▶ _TEXT PROVIDED_
◆ ◆ ◆ ◆ ◆
In fact, interestingly, some of the most famous rejections of papal teaching throughout Church history have come from people who have believed that the Pope was being too merciful and not hard enough on sinners.  In the middle of the second century, St. Cyprian, bishop of Carthage, and Firmilian, bishop of Caesaria, led a movement of opposition to Pope St. Stephen because he decreed that all the churches should accept baptism even when it was administered by the hands of heretics so long as the baptism was performed validly.  Cyprian and Firmilian accused Pope Stephen of compromising the truth and being lax on heretics.  Instead of insisting on the black-and-white truth, they said, Pope Stephen was muddying the waters by bringing confusing nuances into the practice of the Church.  Here's a sample of what Firmilian said in his own words, from a letter he wrote to Cyprian:

17. And in this respect I am justly indignant at this so open and manifest folly of Stephen, that he who so boasts of the place of his episcopate, and contends that he holds the succession from Peter, [2946] on whom the foundations of the Church were laid, should introduce many other rocks and establish new buildings of many churches; maintaining that there is baptism in them by his authority. For they who are baptized, doubtless, fill up the number of the Church. But he who approves their baptism maintains, of those baptized, that the Church is also with them. Nor does he understand that the truth of the Christian Rock is overshadowed, and in some measure abolished, by him when he thus betrays and deserts unity. [2947] The apostle acknowledges that the Jews, although blinded by ignorance, and bound by the grossest wickedness, have yet a zeal for God. Stephen, who announces that he holds by succession the throne of Peter, is stirred with no zeal against heretics, when he concedes to them, not a moderate, but the very greatest power of grace: so far as to say and assert that, by the sacrament of baptism, the filth of the old man is washed away by them, that they pardon the former mortal sins, that they make sons of God by heavenly regeneration, and renew to eternal life by the sanctification of the divine laver. He who concedes and gives up to heretics in this way the great and heavenly gifts of the Church, what else does he do but communicate with them for whom he maintains and claims so much grace? And now he hesitates in vain to consent to them, and to be a partaker with them in other matters also, to meet together with them, and equally with them to mingle their prayers, and appoint a common altar and sacrifice. . . .
◆ ◆ ◆ ◆ ◆
▶ _RECORDED INFORMATION_
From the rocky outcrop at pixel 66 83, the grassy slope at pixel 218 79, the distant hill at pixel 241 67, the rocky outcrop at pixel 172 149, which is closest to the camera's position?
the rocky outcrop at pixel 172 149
◆ ◆ ◆ ◆ ◆
▶ _GIVEN EXERCISE_
In the text on opposition to Pope Stephen, why did Cyprian and Firmilian lead a movement against him? Answer in one to three sentences. The data has no connection to the text about opposition to Pope Stephen.

▶ _RESULT OF THE EXERCISE_
They opposed him because he decreed that all the churches should accept baptism administered by heretics, as long as it was performed validly. They accused him of compromising the truth and being lax on heretics, saying he muddied the waters with confusing nuances instead of insisting on the black-and-white truth.